▸ COSA FARE:
Riporta ogni riga in cui compare la parola "small".

▸ RIGHE FORNITE:
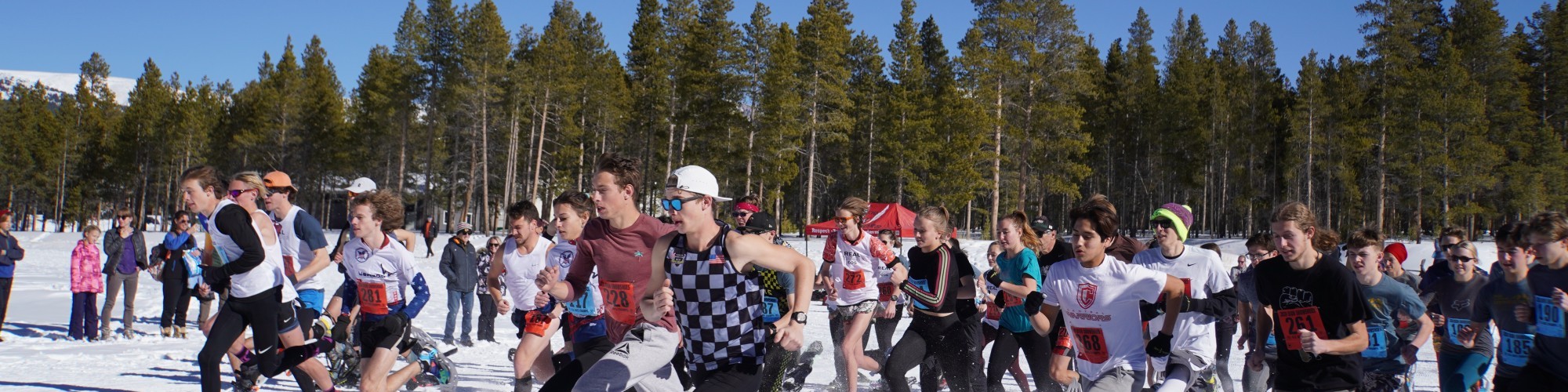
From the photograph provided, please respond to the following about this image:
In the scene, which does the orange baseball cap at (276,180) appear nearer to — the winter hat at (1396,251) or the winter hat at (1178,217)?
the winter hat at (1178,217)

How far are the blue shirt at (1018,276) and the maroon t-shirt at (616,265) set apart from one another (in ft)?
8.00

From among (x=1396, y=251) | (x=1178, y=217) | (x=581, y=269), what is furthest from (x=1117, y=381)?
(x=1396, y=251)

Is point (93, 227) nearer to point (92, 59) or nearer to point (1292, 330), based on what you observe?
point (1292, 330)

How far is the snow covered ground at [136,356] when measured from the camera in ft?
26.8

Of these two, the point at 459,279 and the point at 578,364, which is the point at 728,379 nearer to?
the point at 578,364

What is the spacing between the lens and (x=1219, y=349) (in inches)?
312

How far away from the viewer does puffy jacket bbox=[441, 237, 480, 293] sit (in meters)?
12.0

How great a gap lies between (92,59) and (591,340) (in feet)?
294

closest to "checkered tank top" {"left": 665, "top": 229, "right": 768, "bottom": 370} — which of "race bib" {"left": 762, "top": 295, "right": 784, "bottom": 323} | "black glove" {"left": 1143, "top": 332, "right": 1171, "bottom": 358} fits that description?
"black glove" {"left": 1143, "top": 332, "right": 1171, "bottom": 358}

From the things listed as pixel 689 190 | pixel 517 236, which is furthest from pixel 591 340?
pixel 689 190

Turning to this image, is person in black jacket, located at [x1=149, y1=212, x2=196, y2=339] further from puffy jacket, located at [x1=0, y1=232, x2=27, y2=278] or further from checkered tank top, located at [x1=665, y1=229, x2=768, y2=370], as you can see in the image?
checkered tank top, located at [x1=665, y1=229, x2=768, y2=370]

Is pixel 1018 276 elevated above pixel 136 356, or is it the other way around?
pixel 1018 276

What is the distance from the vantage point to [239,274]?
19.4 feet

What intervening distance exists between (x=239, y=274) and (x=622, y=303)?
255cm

* * *

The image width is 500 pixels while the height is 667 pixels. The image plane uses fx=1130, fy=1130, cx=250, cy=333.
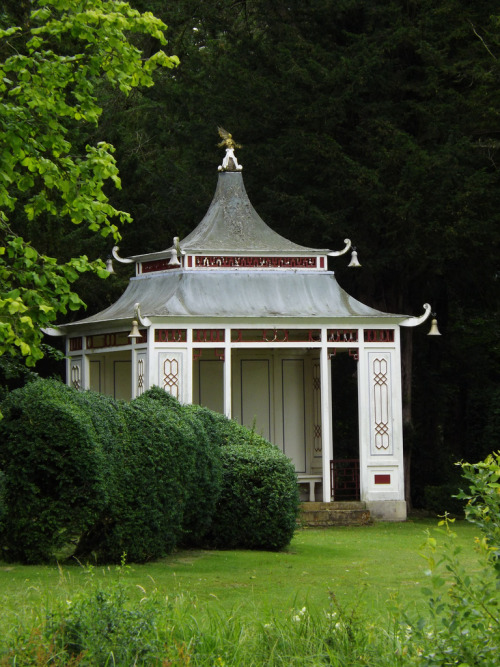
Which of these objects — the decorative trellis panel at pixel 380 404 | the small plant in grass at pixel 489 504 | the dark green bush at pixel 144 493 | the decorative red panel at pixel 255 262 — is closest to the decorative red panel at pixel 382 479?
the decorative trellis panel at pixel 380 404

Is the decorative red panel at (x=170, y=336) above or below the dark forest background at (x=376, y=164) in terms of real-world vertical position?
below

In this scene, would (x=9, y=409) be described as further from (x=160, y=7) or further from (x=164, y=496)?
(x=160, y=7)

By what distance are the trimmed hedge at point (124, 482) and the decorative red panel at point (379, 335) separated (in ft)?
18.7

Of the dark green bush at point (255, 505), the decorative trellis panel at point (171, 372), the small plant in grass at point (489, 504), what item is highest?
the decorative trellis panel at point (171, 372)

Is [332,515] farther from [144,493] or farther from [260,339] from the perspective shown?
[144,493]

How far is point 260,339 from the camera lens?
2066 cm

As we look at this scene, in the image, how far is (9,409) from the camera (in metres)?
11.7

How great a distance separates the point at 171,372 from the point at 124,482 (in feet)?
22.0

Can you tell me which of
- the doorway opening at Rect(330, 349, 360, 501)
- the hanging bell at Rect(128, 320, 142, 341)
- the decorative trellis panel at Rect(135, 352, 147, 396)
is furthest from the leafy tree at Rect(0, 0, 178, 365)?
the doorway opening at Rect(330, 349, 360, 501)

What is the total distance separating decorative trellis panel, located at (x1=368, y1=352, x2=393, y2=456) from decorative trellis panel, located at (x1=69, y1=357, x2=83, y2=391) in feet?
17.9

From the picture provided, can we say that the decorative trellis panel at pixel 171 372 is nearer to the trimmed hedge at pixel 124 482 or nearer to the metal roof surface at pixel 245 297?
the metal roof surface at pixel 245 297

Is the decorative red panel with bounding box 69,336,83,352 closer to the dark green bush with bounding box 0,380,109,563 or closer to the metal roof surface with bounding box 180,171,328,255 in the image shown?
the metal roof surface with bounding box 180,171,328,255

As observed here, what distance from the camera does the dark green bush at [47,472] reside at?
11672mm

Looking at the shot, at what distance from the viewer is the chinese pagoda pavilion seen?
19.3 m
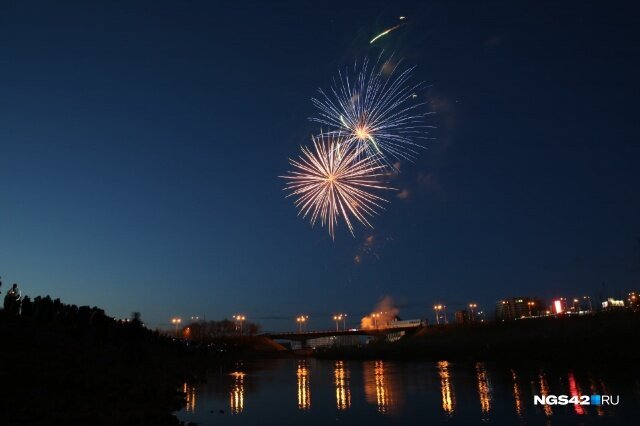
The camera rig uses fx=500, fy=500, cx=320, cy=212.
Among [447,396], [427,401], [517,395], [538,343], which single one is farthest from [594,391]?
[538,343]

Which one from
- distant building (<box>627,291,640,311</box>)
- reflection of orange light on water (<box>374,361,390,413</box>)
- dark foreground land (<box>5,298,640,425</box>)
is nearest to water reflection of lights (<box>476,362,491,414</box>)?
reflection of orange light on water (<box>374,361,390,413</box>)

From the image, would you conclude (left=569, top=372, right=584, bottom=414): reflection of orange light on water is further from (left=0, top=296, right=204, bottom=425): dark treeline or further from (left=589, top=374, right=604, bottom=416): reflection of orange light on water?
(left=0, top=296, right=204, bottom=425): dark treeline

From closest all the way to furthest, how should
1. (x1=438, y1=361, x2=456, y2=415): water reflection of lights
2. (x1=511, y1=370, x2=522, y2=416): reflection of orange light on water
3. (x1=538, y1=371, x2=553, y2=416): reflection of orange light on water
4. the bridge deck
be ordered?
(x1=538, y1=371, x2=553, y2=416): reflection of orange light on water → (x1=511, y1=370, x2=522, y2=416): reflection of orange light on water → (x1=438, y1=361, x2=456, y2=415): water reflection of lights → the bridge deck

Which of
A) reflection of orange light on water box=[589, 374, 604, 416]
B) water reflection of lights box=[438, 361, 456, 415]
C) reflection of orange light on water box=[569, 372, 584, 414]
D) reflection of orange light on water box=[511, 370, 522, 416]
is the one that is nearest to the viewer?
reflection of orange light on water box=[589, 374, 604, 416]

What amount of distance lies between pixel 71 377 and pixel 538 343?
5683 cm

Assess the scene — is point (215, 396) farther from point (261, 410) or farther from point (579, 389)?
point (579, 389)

▸ SOLUZIONE ESERCIZIO:
Which of these objects — the decorative trellis panel at pixel 380 404 | the small plant in grass at pixel 489 504 | the dark green bush at pixel 144 493 | the decorative red panel at pixel 255 262 — is closest to the decorative red panel at pixel 382 479?
Of the dark green bush at point (255, 505), the decorative trellis panel at point (171, 372), the small plant in grass at point (489, 504), what item is highest?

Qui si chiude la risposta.